Exercise description: Collect every line of the records below that contains the word "sponsor", treating uppercase and lowercase as different.

★ ★ ★ ★

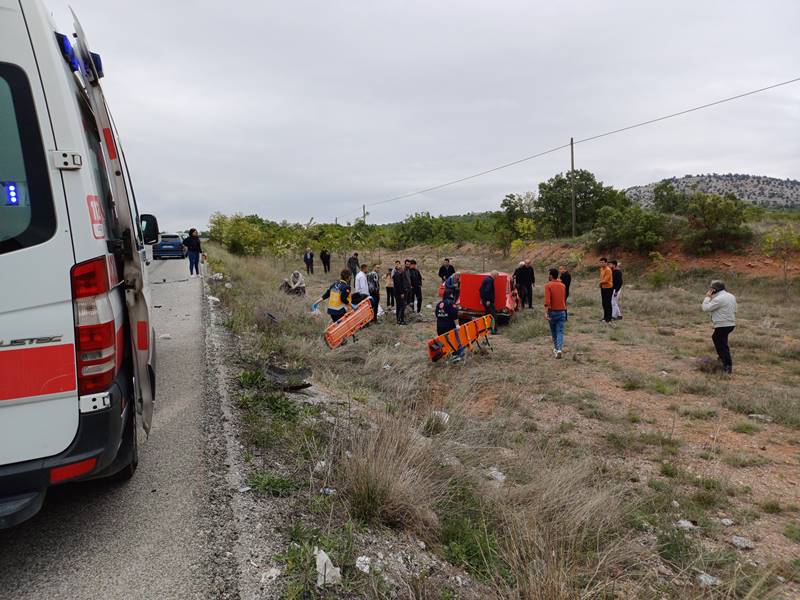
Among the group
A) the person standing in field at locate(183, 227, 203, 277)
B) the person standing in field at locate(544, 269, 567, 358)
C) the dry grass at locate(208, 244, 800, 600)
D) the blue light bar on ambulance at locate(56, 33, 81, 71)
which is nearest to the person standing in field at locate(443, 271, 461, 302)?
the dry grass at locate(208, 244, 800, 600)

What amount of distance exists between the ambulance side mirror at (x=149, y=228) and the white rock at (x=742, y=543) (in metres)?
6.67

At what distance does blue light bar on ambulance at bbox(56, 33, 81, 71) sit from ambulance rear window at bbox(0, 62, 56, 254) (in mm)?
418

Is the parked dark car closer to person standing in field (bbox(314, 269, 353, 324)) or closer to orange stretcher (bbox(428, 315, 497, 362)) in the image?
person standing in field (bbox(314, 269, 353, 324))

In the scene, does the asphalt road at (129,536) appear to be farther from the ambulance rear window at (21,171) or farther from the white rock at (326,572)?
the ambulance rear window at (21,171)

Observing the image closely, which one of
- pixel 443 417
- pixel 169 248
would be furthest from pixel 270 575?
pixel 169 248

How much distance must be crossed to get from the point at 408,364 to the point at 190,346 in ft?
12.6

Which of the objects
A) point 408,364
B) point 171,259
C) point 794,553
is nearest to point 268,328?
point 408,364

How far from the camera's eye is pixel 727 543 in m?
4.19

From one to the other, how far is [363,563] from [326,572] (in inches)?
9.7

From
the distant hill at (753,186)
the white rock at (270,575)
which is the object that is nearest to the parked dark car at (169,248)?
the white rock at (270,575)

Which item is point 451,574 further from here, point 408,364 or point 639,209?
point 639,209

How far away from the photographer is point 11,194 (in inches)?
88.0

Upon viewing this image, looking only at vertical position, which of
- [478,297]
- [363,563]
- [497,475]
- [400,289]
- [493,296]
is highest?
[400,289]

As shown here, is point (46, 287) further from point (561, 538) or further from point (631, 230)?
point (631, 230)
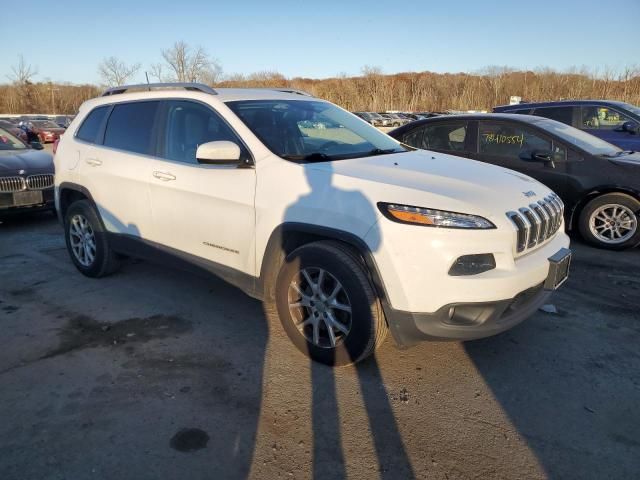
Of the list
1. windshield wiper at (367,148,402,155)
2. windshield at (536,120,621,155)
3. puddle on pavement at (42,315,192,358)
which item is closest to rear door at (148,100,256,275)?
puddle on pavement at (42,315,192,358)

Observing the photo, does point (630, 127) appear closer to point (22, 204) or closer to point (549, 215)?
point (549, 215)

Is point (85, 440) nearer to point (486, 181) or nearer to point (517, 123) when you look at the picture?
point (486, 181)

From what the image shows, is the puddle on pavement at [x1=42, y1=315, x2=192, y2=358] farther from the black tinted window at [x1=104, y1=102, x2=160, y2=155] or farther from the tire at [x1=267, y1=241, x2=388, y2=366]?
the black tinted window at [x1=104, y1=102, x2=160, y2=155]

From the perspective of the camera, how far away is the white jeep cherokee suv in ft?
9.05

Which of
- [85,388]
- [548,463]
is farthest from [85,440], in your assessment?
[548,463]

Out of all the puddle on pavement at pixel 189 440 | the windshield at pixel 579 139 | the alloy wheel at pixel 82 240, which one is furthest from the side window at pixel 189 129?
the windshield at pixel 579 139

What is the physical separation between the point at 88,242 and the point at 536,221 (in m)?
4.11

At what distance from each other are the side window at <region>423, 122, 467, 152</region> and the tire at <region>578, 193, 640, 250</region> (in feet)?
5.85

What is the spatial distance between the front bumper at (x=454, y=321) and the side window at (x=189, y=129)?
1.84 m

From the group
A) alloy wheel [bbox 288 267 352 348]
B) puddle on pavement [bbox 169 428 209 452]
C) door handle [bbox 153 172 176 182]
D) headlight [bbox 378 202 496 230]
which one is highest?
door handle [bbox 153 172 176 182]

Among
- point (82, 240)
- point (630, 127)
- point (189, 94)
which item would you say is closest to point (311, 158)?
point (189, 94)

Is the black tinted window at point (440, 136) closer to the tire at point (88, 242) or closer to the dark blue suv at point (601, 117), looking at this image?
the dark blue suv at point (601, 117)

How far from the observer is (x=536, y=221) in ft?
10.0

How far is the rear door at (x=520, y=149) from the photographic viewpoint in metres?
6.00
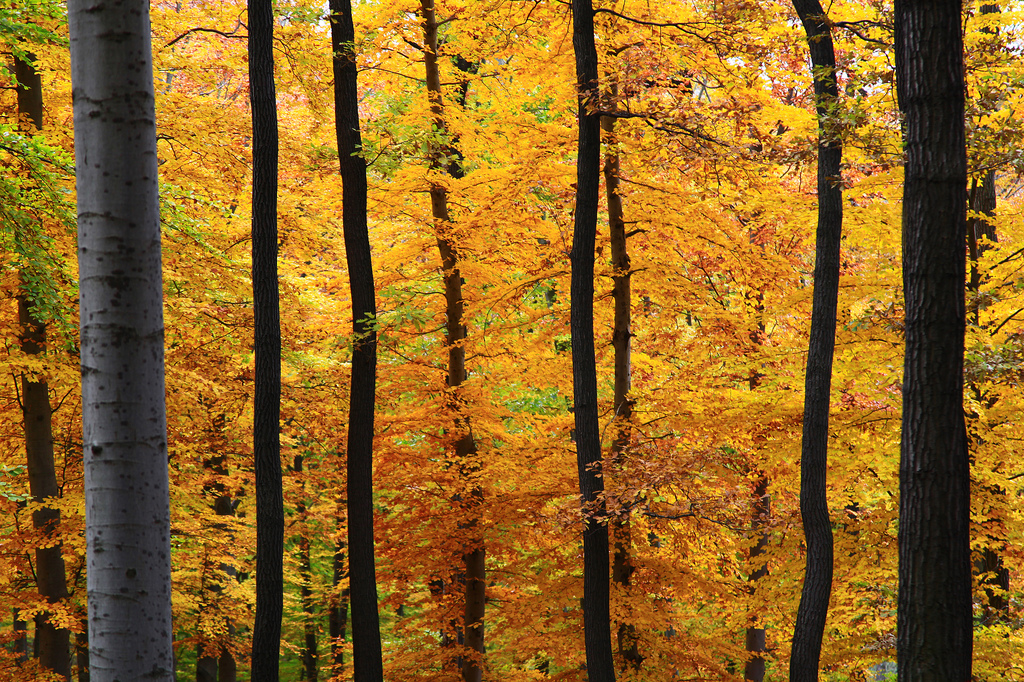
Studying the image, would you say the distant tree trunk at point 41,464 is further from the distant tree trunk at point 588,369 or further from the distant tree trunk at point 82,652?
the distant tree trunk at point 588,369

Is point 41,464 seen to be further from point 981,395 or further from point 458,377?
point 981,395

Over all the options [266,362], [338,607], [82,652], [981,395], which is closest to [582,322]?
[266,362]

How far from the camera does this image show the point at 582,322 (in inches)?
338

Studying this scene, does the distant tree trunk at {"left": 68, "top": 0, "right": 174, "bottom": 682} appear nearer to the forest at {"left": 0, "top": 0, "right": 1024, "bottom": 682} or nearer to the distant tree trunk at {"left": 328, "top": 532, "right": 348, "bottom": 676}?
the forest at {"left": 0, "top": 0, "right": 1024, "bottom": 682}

★ ★ ★ ★

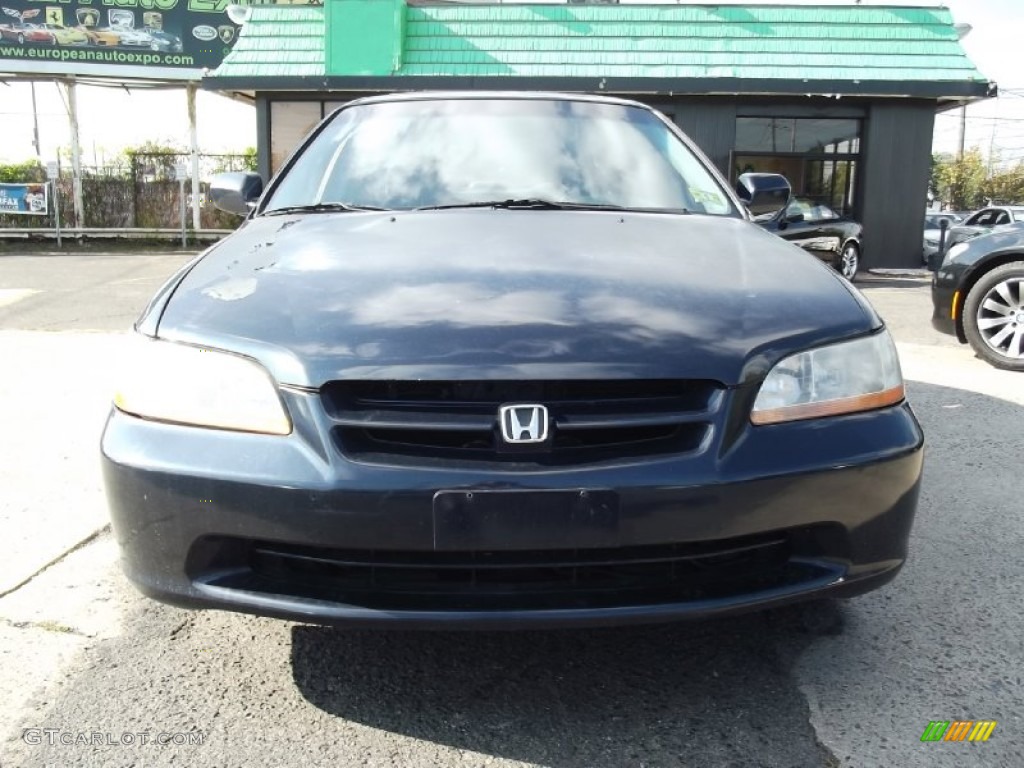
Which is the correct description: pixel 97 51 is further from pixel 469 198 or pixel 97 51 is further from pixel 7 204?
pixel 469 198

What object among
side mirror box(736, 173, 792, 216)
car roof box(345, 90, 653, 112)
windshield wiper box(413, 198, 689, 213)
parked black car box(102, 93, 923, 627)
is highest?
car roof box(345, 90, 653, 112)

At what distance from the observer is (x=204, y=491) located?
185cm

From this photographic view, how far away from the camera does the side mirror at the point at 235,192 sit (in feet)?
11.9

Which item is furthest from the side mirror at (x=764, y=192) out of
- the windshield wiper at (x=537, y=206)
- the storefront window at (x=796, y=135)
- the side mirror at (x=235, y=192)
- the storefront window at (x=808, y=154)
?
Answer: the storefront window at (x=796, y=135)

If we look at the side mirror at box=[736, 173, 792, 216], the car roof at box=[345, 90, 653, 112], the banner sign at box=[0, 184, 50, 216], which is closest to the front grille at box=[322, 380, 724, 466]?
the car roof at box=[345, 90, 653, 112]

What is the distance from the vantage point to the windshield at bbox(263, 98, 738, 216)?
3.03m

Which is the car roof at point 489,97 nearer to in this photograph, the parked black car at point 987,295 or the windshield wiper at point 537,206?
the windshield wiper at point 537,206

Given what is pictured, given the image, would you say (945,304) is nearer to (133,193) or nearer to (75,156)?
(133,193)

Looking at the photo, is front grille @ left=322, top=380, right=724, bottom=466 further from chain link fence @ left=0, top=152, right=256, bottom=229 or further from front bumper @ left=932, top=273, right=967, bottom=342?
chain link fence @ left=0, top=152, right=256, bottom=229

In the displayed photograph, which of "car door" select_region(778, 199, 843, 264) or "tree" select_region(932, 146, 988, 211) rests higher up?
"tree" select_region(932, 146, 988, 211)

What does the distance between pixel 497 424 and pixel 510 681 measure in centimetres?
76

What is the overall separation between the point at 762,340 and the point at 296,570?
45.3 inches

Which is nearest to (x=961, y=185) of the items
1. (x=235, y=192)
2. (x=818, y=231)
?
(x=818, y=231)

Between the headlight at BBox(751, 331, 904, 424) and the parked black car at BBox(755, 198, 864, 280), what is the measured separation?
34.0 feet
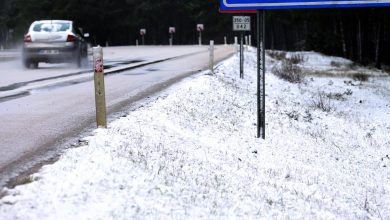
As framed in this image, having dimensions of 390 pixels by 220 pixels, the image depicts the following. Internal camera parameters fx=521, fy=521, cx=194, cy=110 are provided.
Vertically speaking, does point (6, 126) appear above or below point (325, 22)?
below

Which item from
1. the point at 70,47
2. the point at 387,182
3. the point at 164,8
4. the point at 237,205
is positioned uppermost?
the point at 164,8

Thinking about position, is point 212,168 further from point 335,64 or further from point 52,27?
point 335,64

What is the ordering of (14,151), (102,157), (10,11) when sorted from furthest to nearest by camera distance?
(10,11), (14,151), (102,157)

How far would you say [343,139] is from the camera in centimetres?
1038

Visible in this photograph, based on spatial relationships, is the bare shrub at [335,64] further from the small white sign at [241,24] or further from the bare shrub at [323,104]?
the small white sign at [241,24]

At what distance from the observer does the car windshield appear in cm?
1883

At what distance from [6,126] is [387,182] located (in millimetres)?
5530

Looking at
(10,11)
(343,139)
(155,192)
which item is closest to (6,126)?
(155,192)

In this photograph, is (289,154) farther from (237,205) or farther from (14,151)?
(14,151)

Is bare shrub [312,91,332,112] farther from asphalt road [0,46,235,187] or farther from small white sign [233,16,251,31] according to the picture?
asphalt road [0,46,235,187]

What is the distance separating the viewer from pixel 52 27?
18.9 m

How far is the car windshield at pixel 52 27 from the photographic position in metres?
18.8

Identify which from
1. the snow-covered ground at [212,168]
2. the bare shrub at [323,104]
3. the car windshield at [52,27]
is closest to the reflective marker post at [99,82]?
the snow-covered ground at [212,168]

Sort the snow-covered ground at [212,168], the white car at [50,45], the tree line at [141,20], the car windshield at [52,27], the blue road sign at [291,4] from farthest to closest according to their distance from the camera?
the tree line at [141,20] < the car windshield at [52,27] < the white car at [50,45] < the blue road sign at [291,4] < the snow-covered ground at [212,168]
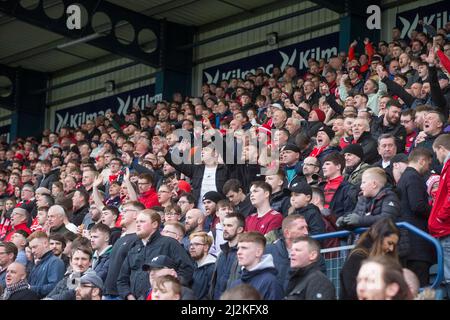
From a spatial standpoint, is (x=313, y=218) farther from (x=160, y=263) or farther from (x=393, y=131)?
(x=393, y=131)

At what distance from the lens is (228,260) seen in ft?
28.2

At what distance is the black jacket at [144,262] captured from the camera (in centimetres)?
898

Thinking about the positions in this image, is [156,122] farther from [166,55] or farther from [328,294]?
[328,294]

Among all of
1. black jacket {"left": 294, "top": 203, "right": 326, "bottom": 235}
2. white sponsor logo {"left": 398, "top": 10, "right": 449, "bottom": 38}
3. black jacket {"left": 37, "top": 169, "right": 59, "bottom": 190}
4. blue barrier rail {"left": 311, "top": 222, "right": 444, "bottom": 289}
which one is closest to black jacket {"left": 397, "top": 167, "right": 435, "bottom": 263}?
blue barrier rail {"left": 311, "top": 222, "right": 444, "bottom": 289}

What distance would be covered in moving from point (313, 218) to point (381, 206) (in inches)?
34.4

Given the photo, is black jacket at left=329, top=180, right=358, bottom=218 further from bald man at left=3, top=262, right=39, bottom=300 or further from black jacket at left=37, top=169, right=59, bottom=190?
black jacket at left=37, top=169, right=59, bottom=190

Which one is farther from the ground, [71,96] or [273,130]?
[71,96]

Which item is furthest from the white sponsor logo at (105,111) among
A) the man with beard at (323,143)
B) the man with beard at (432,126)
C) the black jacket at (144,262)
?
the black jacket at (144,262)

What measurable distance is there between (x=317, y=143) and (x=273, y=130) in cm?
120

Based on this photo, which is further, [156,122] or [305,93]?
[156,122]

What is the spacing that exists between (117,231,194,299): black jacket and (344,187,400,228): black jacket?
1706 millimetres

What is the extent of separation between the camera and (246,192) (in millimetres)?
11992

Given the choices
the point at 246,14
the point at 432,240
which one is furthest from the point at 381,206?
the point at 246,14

★ ★ ★ ★

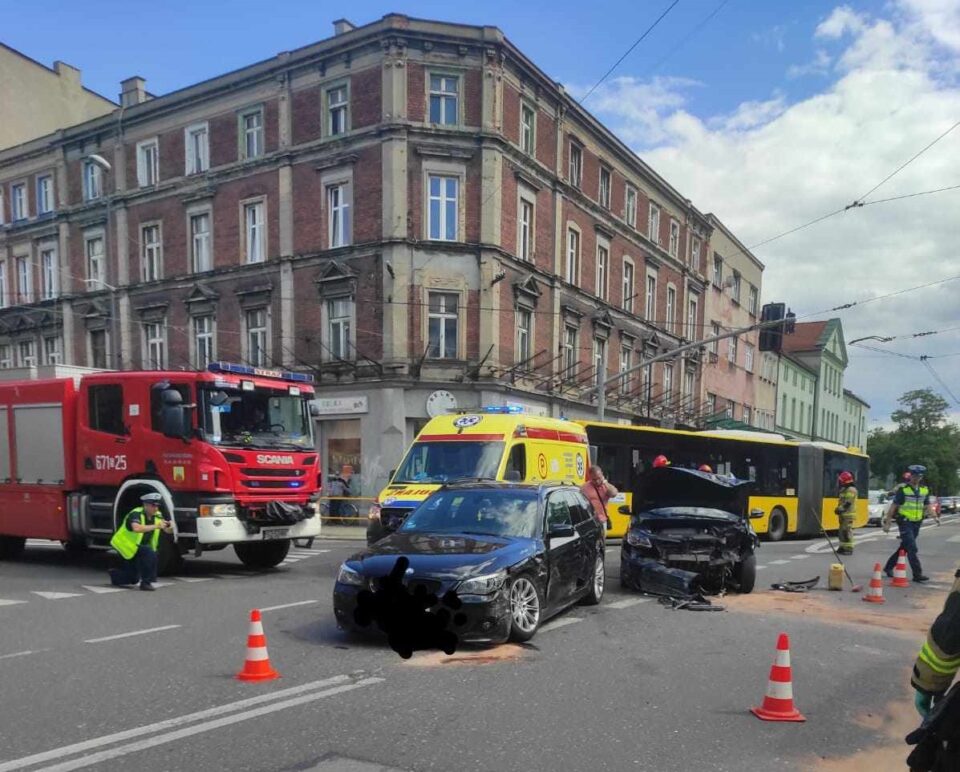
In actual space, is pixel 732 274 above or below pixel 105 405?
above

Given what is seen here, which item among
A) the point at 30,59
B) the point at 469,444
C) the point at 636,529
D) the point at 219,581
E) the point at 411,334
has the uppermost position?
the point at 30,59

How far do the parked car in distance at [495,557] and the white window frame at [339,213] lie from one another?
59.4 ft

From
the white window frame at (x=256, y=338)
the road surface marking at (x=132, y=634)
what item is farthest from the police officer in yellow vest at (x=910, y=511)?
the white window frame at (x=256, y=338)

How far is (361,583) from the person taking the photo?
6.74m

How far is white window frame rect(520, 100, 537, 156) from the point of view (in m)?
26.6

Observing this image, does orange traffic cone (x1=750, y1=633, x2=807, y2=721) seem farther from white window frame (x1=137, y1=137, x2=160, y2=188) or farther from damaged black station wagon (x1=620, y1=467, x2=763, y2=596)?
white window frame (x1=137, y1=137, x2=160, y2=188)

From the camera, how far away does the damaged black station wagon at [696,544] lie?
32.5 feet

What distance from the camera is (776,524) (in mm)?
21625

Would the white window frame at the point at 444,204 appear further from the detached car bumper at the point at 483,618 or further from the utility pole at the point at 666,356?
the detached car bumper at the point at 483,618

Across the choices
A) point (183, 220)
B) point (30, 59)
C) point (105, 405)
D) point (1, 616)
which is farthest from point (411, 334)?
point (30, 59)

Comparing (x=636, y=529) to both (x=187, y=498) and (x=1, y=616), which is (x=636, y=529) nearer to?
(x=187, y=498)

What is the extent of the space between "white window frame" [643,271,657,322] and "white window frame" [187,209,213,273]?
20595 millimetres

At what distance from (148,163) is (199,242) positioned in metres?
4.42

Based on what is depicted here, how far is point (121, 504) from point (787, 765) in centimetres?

★ ★ ★ ★

Correct output:
2. white sponsor logo {"left": 398, "top": 10, "right": 449, "bottom": 38}
Which item is furthest from the white sponsor logo at (105,111) among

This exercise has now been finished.